In Monday’s reading he was the good guy, insisting that he had to be faithful in sharing the words he received from God.
Then on Tuesday we read about how the Israelites were led astray by the Moabites and Midianites: specifically how falling into sexual sin with those foreign women led them into being unfaithful in their service to God.
Those two topics come together today in Chapter 31, where Balaam is killed for his part in advising the seduction of the Israelites.
When the Midianites are defeated, the fighting men are allowed to keep some plunder and young girls, but the males and women must be killed to avoid their corrupting influence.
Chapter 30 returns to one of the lessons we looked at on Wednesday.
While at first glance the rules about women being able to make binding vows seem very different from the question of inheritance, both of them protect the ability of women to act on their own behalf. That ability looks limited by our standards, but is progressive for its day.
What Numbers calls a vow or obligation is what we would call a contract. To be able to conduct business, to hire or be hired, or to purchase anything substantial requires the ability to make an enforceable commitment. If a woman is unable to do that, she is economically limited and completely dependent on a man to act on her behalf.

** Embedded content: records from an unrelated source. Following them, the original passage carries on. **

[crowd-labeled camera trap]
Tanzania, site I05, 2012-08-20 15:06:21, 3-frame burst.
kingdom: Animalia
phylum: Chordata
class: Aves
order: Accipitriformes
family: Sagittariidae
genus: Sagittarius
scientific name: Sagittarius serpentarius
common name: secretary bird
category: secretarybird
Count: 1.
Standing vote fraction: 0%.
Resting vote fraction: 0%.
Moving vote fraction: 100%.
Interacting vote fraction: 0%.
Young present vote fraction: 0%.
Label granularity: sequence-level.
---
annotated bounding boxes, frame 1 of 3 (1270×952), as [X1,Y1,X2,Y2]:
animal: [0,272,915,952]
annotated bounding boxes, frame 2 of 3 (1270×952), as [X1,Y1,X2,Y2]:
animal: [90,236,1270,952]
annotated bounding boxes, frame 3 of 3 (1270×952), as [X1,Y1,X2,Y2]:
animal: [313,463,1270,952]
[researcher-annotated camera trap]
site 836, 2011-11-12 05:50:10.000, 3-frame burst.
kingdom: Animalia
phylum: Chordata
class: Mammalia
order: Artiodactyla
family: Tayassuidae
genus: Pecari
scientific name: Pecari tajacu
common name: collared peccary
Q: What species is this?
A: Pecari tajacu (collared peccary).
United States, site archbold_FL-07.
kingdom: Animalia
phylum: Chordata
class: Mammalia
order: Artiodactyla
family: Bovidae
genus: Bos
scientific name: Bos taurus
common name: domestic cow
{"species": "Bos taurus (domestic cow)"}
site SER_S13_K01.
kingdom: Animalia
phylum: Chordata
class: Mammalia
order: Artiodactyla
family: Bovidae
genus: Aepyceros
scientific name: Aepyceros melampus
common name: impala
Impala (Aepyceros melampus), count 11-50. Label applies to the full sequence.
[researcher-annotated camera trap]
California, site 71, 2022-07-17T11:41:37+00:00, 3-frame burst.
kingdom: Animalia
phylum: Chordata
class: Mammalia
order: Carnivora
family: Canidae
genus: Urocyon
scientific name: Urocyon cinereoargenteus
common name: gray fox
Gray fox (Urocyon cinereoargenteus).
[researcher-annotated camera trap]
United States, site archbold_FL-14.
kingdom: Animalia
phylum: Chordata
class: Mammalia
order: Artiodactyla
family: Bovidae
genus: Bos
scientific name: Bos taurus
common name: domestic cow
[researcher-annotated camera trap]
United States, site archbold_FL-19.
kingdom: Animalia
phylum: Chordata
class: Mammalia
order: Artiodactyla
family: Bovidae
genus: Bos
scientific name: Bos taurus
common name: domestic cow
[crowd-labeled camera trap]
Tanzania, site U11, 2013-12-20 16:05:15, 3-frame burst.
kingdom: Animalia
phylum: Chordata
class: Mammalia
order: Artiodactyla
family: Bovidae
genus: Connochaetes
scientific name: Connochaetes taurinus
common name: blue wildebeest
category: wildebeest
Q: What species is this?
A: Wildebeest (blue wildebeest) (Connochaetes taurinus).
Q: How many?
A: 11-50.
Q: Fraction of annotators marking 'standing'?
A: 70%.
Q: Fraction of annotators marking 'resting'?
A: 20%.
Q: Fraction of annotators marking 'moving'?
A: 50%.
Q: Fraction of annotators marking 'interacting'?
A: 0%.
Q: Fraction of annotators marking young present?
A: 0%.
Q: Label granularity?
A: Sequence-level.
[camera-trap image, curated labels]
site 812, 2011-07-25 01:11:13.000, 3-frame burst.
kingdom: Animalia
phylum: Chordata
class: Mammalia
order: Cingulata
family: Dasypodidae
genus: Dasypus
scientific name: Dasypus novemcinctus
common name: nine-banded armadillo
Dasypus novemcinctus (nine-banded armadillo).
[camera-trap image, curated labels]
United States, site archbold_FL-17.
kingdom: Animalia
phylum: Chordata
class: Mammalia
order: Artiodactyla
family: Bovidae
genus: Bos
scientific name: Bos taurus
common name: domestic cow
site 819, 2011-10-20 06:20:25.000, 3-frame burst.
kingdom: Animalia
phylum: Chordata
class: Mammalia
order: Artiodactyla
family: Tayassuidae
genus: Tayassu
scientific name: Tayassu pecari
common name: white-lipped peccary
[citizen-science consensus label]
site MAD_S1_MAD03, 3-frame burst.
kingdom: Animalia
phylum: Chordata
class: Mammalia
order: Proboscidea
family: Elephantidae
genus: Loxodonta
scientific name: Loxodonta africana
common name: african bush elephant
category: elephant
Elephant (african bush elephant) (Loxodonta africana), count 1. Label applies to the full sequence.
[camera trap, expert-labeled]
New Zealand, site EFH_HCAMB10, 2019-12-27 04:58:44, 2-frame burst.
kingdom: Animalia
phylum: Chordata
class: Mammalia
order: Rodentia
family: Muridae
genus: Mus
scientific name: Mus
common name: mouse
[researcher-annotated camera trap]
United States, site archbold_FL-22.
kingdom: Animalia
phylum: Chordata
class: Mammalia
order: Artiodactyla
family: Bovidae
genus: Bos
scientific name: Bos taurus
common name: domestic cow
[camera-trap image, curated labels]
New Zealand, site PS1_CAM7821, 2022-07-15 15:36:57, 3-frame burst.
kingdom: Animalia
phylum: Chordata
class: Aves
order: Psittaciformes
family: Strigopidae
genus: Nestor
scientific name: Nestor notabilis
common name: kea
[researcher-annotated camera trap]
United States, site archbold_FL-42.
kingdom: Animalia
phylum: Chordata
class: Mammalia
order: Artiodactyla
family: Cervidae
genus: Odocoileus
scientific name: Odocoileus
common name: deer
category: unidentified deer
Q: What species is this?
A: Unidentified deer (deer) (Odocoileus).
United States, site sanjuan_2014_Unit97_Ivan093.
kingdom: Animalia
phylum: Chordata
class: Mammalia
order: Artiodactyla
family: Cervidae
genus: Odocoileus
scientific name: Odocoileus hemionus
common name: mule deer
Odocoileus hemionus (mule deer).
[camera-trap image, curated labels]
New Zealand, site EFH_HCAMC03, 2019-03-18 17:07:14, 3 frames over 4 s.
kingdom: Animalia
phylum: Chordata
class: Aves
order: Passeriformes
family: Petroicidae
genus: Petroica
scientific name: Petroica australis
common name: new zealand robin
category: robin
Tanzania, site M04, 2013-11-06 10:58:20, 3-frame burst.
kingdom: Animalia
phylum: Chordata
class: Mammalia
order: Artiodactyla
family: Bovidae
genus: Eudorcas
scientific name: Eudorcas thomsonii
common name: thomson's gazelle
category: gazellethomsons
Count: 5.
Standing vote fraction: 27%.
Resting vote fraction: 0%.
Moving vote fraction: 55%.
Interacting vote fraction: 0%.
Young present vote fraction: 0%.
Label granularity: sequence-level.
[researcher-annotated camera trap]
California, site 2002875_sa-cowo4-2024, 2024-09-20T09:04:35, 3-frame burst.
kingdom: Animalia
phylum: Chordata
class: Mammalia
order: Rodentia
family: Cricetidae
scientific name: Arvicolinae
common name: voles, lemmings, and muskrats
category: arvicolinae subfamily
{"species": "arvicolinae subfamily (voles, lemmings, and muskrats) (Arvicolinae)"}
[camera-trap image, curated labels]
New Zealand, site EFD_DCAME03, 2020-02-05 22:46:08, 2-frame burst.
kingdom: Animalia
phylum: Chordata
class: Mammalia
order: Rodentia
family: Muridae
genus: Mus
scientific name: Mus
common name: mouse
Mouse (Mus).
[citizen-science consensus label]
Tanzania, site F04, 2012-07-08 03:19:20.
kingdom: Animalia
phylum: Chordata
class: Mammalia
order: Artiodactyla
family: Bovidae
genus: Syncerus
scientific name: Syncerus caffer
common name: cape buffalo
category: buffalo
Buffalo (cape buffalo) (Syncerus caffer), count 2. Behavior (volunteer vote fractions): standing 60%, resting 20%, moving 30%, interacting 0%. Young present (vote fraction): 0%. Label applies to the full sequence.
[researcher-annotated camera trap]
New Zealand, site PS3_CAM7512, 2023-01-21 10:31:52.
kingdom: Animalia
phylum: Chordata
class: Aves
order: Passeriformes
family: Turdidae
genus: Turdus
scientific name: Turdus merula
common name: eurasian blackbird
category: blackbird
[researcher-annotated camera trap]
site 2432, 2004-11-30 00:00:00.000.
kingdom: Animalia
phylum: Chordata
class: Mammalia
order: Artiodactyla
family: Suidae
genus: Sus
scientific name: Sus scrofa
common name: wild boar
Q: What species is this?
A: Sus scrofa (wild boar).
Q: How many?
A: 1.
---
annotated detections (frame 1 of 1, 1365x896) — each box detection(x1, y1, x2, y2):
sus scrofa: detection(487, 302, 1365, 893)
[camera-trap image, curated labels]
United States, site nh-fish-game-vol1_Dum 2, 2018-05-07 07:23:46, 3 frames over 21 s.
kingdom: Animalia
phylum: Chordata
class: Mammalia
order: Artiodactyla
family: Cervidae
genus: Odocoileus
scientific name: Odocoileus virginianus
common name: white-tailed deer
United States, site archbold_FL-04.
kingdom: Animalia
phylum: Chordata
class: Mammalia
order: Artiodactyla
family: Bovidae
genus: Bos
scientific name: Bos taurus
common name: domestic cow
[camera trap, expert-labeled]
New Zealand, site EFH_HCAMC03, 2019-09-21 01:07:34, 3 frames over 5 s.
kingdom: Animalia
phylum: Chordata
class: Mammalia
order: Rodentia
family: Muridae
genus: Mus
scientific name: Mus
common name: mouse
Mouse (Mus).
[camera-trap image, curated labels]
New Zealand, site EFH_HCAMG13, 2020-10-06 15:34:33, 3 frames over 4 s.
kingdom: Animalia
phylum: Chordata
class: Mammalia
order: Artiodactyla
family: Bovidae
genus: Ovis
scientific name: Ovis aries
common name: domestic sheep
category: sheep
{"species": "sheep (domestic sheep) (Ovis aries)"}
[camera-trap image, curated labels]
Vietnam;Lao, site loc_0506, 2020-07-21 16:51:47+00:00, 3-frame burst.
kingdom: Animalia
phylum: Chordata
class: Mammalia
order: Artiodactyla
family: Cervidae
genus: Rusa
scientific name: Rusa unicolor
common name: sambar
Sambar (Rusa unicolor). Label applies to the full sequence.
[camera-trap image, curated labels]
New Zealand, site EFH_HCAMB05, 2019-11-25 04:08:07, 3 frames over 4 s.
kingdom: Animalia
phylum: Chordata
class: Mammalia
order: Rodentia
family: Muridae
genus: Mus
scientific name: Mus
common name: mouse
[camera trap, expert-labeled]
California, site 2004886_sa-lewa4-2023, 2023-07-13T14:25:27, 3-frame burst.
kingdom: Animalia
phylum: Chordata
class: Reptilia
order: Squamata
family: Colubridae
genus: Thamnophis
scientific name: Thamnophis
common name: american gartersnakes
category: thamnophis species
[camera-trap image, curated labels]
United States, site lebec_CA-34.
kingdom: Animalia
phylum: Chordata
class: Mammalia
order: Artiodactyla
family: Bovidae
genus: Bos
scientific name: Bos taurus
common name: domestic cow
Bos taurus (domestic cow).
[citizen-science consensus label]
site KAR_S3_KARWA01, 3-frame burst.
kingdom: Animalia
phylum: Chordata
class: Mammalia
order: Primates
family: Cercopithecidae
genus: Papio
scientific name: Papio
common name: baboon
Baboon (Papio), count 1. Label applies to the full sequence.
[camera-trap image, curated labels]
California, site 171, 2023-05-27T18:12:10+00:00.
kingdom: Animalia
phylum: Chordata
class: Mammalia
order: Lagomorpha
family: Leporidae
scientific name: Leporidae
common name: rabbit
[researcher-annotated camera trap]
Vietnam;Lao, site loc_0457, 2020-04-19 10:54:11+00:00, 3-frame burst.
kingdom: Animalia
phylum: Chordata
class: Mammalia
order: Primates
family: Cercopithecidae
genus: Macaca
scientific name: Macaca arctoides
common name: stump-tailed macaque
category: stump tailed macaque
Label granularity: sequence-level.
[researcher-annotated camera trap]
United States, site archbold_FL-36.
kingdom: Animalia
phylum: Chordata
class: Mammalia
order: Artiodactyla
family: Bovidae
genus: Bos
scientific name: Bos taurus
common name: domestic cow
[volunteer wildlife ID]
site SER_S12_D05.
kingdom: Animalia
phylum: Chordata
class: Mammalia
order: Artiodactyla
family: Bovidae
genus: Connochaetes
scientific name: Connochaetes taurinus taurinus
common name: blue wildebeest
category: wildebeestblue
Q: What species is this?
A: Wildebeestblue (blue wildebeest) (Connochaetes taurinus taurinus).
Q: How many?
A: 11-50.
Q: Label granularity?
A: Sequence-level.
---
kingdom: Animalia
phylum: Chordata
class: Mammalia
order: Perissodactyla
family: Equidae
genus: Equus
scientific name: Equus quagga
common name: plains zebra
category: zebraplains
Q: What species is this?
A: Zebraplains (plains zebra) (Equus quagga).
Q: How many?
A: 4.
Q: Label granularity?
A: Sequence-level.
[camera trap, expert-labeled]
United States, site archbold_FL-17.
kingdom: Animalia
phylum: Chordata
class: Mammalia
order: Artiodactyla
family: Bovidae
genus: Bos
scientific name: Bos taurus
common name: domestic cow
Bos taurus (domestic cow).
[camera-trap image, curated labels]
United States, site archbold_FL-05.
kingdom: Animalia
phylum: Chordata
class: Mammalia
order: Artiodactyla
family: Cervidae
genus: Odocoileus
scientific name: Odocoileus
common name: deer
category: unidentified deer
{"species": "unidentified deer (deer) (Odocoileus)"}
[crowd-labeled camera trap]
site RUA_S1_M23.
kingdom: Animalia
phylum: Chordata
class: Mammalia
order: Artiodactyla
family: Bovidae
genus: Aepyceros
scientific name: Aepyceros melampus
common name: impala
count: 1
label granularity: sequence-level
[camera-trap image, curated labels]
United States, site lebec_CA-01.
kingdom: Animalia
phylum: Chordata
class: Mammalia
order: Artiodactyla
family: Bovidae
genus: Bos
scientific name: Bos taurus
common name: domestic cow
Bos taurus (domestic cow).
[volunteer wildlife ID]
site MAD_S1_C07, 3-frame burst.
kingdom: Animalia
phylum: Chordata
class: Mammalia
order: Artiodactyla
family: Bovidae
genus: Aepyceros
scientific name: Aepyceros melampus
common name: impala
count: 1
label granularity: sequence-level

Under the Numbers rules, a widowed or divorced woman is able to make vows on her own behalf, freeing her to conduct her own business affairs. Even a young woman living under her father’s protection or a married woman has the right to enter into binding vows unless her father or husband promptly acts to nullify them when he learns of them. It isn’t her responsibility to get his approval; it his responsibility to state his disapproval.
Friday meditation
Proverbs 13:21-22
Trouble pursues the sinner, but the righteous are rewarded with good things.
A good person leaves an inheritance for their children’s children, but a sinner’s wealth is stored up for the righteous.
Prayer focus
Pray for the wellbeing of women and others who still live under laws that prohibit acting in their own interests and make them dependent on the good will of others with greater power.